Model Production Monitoring (MPM)
Comet's Model Production Monitoring (MPM) helps you maintain high quality ML models by monitoring and alerting on defective predictions from models deployed in production. MPM supports all model types and allows you to monitor all your models in one place. It integrates with Comet Experiment Management, allowing you to track model performance from training to production.
Comet MPM is an optional module that can be installed alongside EM, only on Kubernetes and KAIO deployments.
Architecture¶
The Model Production Monitoring (MPM) infrastructure is composed of two primary services:
Druid: Druid is used as our real-time DB for archiving and querying of monitoring data. The Druid components are deployed via a subchart within the Comet Helm chart. MPM uses Druid's Bloom Filter, which requires a separate Redis cache from the primary Redis cache that Comet uses. For this, the Helm chart deploys a separate Redis instance internal to Kubernetes. Due to the lack of support for Bloom Filter, this Druid Redis instance cannot be run on AWS ElastiCache.
Airflow: Airflow is used to orchestrate the ingestion and processing of events by Druid. The Airflow components are also deployed via a subchart within the Comet Helm chart.
Deployment¶
To proceed with applying the Helm chart, please refer first to our Helm chart documentation, which covers the necessary Helm commands. After that, follow the steps below to enable MPM (Model Production Monitoring).
To enable Comet MPM using a Helm chart, update your override values by setting the enabled field for the mpm section to true:
# ...
comet:
# ...
mpm:
enabled: true
# ...
MPM will however NOT work without configuring the additional Druid and Airflow stacks for it as outlined later.
Resource Requirements¶
Before enabling MPM, please be sure that you have prepared the required compute resources for you Kubernetes cluster to ensure a smooth deployment.
The MPM Application itself should be given its own compute reservations but, it is possible to deploy it into an existing Comet EM deployment Node Pool, without adding more nodes to the pool. This however is NOT true for the MPM Data Layers (Druid and Airflow) which Must be given significant additional compute resources to run properly.

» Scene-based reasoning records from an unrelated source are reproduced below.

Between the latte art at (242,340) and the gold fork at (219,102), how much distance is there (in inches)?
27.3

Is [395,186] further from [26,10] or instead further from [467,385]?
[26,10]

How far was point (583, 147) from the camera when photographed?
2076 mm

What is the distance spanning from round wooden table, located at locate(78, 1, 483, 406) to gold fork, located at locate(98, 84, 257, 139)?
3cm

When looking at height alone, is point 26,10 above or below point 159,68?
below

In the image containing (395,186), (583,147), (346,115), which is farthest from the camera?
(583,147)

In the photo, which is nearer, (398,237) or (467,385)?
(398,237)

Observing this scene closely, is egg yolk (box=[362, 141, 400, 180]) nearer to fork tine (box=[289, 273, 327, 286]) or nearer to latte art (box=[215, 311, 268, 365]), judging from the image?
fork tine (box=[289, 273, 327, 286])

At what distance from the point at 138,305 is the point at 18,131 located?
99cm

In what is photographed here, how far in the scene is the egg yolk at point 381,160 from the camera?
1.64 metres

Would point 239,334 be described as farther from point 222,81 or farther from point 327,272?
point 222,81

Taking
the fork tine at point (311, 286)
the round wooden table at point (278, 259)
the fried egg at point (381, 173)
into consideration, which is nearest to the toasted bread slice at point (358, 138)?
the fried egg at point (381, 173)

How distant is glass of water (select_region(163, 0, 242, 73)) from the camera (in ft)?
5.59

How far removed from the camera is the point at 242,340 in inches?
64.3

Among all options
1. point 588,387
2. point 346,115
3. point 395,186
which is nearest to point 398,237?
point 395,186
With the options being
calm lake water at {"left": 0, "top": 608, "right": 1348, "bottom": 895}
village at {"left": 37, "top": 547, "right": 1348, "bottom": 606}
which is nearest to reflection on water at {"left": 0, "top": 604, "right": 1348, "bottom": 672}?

For more details on these requirements, please refer to the MPM section of our Resource Requirements Page.
Druid and Airflow¶
To enable the deployment of the MPM Data Layer dependencies (Druid + Airflow) set the following in you override-values:
# ...
backend:
# ...
mpm:
# ...
druid:
enabled: true
# ...
# ...
As explained in in the Resource Requirements Page, we recommend assigning both Druid and Airflow to their own node pools.
The nodeSelector
allows you to set a mapping of labels that must be set on any node on which Druid pods will be scheduled to run.
In the following example, the desired node pools have a label called: nodegroup_name
, set to druid
and airflow
, respectively.
# ...
druid:
# ...
broker:
nodeSelector:
nodegroup_name: druid
# ...
coordinator:
nodeSelector:
nodegroup_name: druid
# ...
overlord:
nodeSelector:
nodegroup_name: druid
# ...
historical:
nodeSelector:
nodegroup_name: druid
# ...
middleManager:
nodeSelector:
nodegroup_name: druid
# ...
router:
nodeSelector:
nodegroup_name: druid
# ...
zookeeper:
nodeSelector:
nodegroup_name: druid
# ...
airflow:
defaultNodeSelector:
nodegroup_name: airflow
# ...
Additional Configuration¶
The values above are defaults from override-values.yaml
and work as-is with the internal application infrastructure dependencies provisioned. They can be updated for use with external infrastructure dependencies via the following:
By default, the Helm Chart will configure MPM to use an automatically created archive bucket with the internal MinIO instance deployed by the chart as well.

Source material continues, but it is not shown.